In [None]:
# Initialize Otter
import otter
grader = otter.Notebook("hw08.ipynb")

<a id="top"></a>

# Homework 8: SQL + PCA

We will use SQL to dive deep into the Internet Movie Database (IMDb) and answer different questions involving movies, actors, and movie ratings.
## Due Date: Monday, August 7th, 11:59 PM PDT

You must submit this assignment to Gradescope by the on-time deadline, Monday, August 7th at 11:59pm. Please read the syllabus for the grace period policy. No late submissions beyond the grace period will be accepted. **We strongly encourage you to plan to submit your work to Gradescope several hours before the stated deadline.** This way, you will have ample time to reach out to staff for support if you encounter difficulties with submission. While course staff is happy to help guide you with submitting your assignment ahead of the deadline, we will not respond to last-minute requests for assistance (TAs need to sleep, after all!).

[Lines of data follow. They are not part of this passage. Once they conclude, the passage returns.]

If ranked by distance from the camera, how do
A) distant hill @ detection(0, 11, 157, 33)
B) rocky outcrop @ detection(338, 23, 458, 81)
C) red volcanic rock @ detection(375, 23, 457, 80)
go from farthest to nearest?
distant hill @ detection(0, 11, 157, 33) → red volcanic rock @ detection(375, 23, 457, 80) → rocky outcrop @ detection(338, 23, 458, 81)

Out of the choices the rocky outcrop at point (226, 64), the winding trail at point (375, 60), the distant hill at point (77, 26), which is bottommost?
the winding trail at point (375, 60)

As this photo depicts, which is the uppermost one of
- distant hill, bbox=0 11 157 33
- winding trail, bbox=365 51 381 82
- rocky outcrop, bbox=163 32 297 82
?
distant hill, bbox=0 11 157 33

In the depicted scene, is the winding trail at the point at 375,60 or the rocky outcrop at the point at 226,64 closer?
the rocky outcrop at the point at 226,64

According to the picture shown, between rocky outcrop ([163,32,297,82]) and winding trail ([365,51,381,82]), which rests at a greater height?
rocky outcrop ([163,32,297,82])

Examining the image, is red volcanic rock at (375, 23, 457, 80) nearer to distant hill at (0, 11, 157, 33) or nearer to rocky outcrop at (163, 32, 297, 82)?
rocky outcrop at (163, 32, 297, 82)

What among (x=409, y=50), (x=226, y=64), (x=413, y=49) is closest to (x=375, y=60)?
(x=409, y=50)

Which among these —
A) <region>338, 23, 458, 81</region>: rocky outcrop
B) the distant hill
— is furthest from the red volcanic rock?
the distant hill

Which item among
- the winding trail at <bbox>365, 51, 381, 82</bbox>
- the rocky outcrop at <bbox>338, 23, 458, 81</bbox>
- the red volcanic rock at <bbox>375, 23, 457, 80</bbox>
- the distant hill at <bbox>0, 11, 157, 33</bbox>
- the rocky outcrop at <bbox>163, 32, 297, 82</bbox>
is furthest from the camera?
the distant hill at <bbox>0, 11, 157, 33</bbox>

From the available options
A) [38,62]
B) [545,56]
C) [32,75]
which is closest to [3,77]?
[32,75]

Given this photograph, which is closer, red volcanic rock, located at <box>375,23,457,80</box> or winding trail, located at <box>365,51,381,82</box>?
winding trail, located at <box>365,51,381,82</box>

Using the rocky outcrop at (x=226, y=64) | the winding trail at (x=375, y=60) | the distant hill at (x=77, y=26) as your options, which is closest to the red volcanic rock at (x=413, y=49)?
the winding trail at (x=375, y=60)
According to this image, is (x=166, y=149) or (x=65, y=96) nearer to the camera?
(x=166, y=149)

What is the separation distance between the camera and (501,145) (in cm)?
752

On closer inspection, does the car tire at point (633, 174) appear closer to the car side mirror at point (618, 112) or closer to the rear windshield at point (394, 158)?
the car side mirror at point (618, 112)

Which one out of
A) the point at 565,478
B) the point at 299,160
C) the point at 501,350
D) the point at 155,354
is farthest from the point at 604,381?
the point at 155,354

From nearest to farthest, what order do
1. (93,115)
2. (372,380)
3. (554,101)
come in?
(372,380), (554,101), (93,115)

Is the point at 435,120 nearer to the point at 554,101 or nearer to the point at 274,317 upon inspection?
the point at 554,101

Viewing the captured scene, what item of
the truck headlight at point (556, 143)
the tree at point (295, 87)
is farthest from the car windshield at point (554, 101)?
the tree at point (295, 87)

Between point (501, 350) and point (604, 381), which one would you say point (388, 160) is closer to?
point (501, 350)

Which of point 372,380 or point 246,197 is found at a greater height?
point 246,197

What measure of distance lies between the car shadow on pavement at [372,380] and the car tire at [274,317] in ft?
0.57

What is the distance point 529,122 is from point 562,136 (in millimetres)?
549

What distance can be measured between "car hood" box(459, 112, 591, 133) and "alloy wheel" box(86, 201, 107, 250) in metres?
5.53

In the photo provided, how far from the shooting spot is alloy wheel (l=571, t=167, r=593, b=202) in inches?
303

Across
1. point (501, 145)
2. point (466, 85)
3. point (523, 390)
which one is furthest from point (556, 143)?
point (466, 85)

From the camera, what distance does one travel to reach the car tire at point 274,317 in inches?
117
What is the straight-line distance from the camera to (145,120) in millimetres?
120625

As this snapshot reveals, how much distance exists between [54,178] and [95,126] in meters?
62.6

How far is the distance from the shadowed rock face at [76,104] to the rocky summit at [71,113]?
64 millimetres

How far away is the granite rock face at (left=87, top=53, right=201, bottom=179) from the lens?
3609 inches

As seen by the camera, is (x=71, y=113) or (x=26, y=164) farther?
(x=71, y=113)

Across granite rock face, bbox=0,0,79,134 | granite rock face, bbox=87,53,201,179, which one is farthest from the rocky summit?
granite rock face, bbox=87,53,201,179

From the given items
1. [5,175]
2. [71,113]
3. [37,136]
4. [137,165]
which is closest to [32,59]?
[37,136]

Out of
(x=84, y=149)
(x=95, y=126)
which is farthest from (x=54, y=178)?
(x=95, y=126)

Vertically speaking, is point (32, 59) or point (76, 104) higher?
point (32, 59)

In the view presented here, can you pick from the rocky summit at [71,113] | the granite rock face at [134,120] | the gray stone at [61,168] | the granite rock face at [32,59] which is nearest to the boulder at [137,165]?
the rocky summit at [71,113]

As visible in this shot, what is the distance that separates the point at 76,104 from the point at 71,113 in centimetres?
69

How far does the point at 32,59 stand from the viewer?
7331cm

Please read the instructions carefully to submit your work to both the coding and written portals of Gradescope.


##  Collaboration Policy

Data science is a collaborative activity. While you may talk with others about
the homework, we ask that you **write your solutions individually**. If you do
discuss the assignments with others please **include their names** below.

**Collaborators**: *list collaborators here*

## Introduction

This homework has two disjoint parts:

**Part 1:** We will use SQL to dive deep into the Internet Movie Database (IMDb) and answer different questions involving movies, actors, and movie ratings. [Click here to jump to Part 1](#part-1).

**Part 2:** We will use Principal Component Analysis to understand a high-dimensional dataset: U.S. Presidential Elections by State. [Click here to jump to Part 2](#part-2).

## Grading 

Grading is broken down into autograded answers and free response. For autograded answers, the results of your code are compared to provided and/or hidden tests. For free response, readers will evaluate how well you answered the question and/or fulfilled the requirements of the question.

<!--
<details>
    <summary>[Click to Expand] <b>Scoring Breakdown</b></summary>-->
|Question| Manual | Points|
|---|---|---|
|Q1a | No | 2 |
|Q1b | No | 2 |
|Q2 | No | 3 |
|Q3 | No | 3 |
|Q4a | Yes | 1 |
|Q4b | No | 1 |
|Q4c | No | 1 |
|Q4d | No | 1 |
|Q4e | No | 2 |
|Q5a | Yes | 2 |
|Q5b | Yes | 2 |
|Q6 | Yes | 2 |
|Total | 4 | 22 |
</details>

In [None]:
# Run this cell to set up your notebook.

import pandas as pd
import numpy as np
import matplotlib.pyplot as plt
import plotly.express as px
import seaborn as sns
import sqlalchemy
from pathlib import Path

plt.style.use('fivethirtyeight') # Use plt.style.available to see more styles
sns.set()
sns.set_context("talk")
np.set_printoptions(threshold=5) # Avoid printing out big matrices
%matplotlib inline
%load_ext sql

<br/><br/>

---
<hr style="border: 5px solid #003262;" />
<hr style="border: 1px solid #fdb515;" />

---
<a id='part-1'></a>
## Part 1: The IMDB (mini) Dataset


We will explore a miniature version of the [IMDb Dataset](https://www.imdb.com/interfaces/). This is the same dataset that we used for this week's lab. The remainder of this overview section is copied from this week's lab.

A few reminders: 
* **Only SQL code written with `pd.read_sql` will be graded.**  You should feel free to create `%%sql` cells for debugging, but you will still need to copy over any SQL to the Python answer cells and delete these additional debugging cells before submission. 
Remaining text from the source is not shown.